** Problems to work on **
**A.** Transcribe the part of the Lismore flood data write-up between "There was some" and "clean the content.", inclusive.
**B.** Pick up the Lismore flood data write-up after its final sentence and carry it forward.

** Passage provided **

****

Introduction

There was some discussion on the Poll Bludger forum as to whether the Lismore floods were indicative of a trend to increased flooding. The chart used as a source didn’t include flood data past 2017, so it was diffult to tell how the recent flooding related to historic data.

Obtaining data

Data for historical flooding events can be found on the Australian Severe Weather website. The format of the data is quite untidy, so I’ve had to scrape the table and clean the content.

First step is to the webpage and then extract the table into a dataframe using the rvest package.

wilsons_at_lismore <- read_html(url) %>%
  html_element(xpath = "/html/body/table[4]") %>%
  html_table(header = TRUE)

Tidying the data

The table has flood height spread across three columns - Minor, Moderate, Major. These are merged into two columns - type containing the classification of the flooding, and height containing flood level. The height information is extracted using a regular expression, and converted from text to a numeric. Observations without flood height information are dropped.

The day and month fields contain a start and end date for the flood. To simplify handling I’ve extracted the date preceding the month. The day-month is then combined with the year and converted to a Date format.

****

** Record excerpts **
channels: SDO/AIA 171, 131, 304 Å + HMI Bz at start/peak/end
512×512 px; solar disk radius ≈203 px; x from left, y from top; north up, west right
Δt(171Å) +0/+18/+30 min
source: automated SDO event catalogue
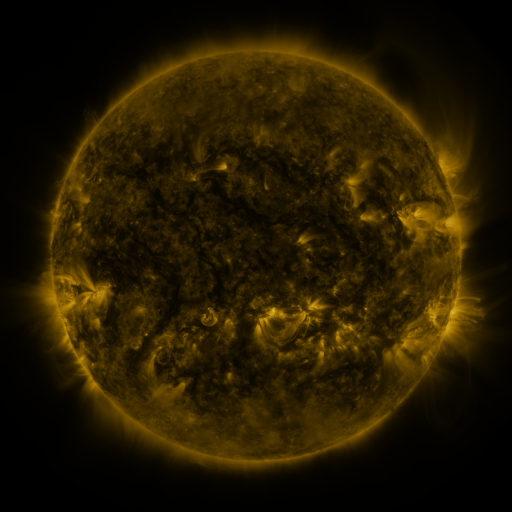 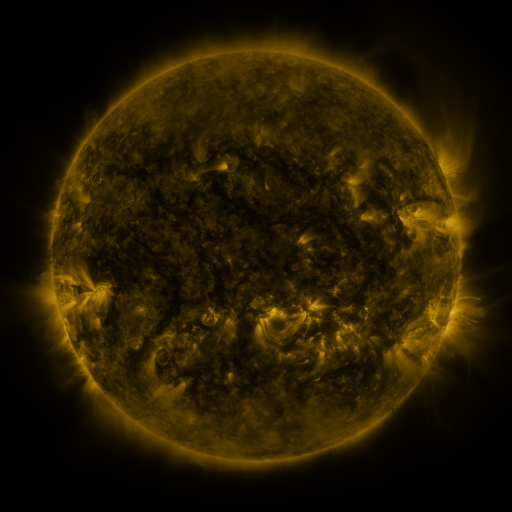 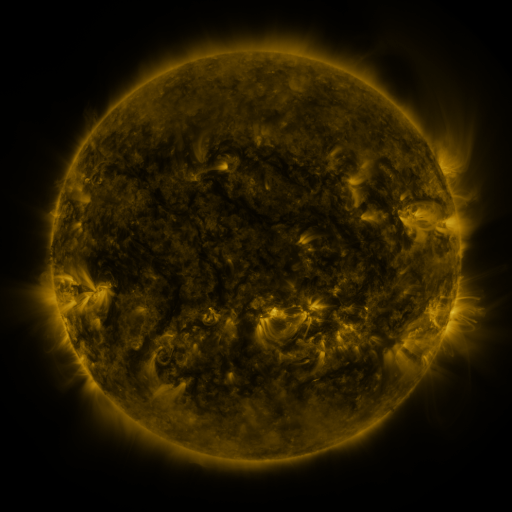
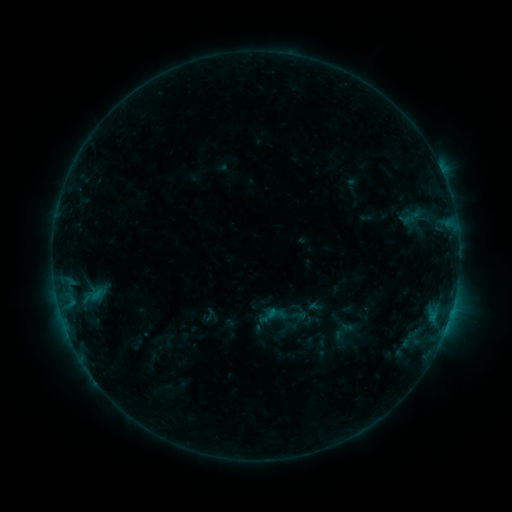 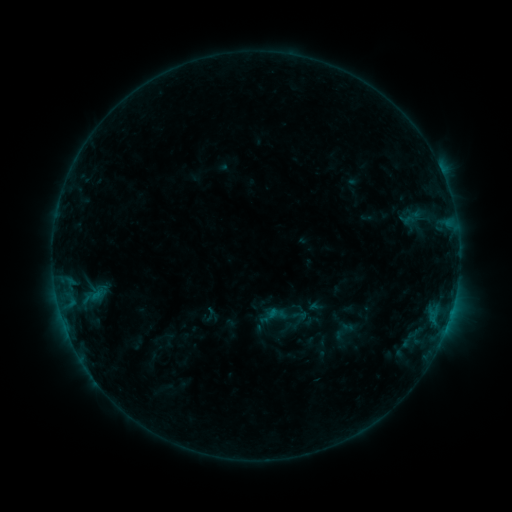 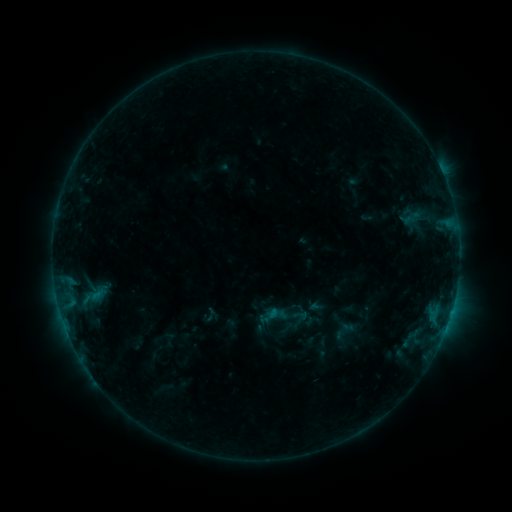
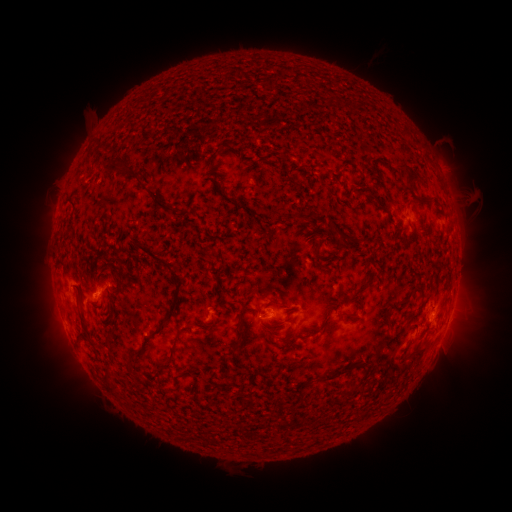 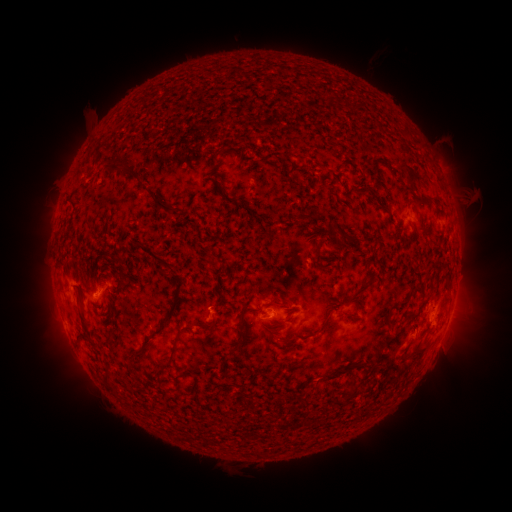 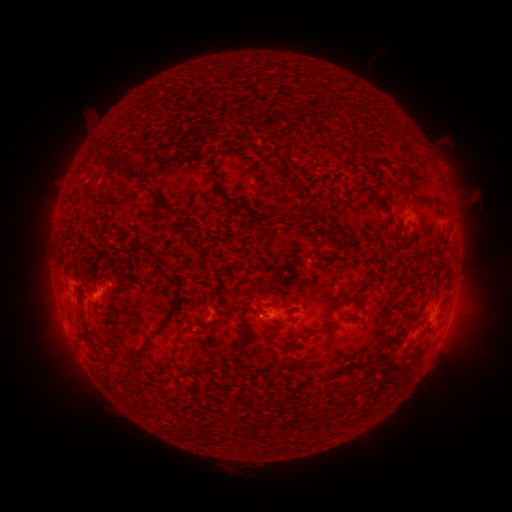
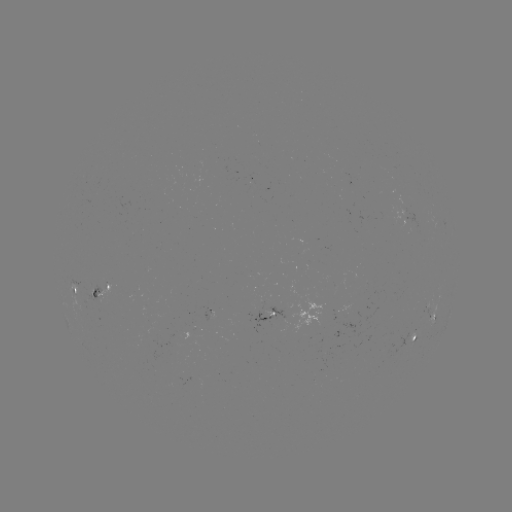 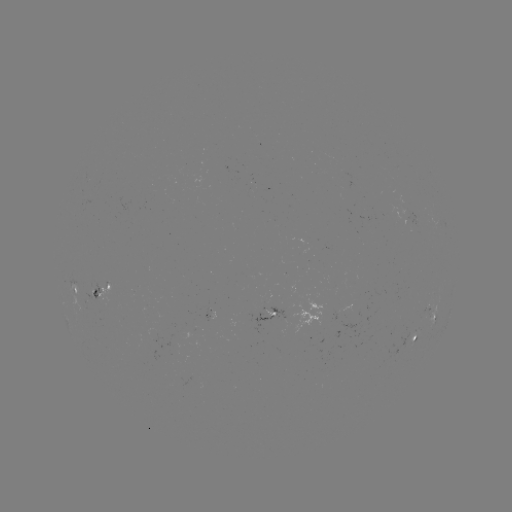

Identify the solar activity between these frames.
no flare in any classed list; no EUV-trigger detection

****

** Results **
**A.**
There was some discussion on the Poll Bludger forum as to whether the Lismore floods were indicative of a trend to increased flooding. The chart used as a source didn’t include flood data past 2017, so it was diffult to tell how the recent flooding related to historic data.

Obtaining data

Data for historical flooding events can be found on the Australian Severe Weather website. The format of the data is quite untidy, so I’ve had to scrape the table and clean the content.

**B.**
wilsons_clean <- wilsons_at_lismore %>%
  rename(Year = 2) %>%
  pivot_longer(
    cols = Minor:Major,
    names_to = "type",
    values_to = "height"
  ) %>%
  mutate(
    height = as.numeric(str_extract(height, "[0-9]{1,2}\\.[0-9]{2}")),
    type = as.factor(type)
  ) %>%
  drop_na(height) %>%
  mutate("date" = dmy(paste(str_extract(`Early Years`, "[0-9]+?[dhnrst]{2} [a-zA-Z]*$"), Year)))

Plotting the flood data

wilsons_clean %>%
  ggplot(aes(date, height)) +
  geom_point(aes(color = type)) +
  scale_x_date(
    date_breaks = "20 years",
    date_minor_breaks = "5 years",
    date_labels = "%Y"
  ) +
  ylim(0, 15) +
  labs(
    title = "Lismore Flood Heights",
    subtitle = "Wilsons River at Lismore",
    x = "Year",
    y = "Flood Height (m)",
    caption = "Data: http://australiasevereweather.com"
  )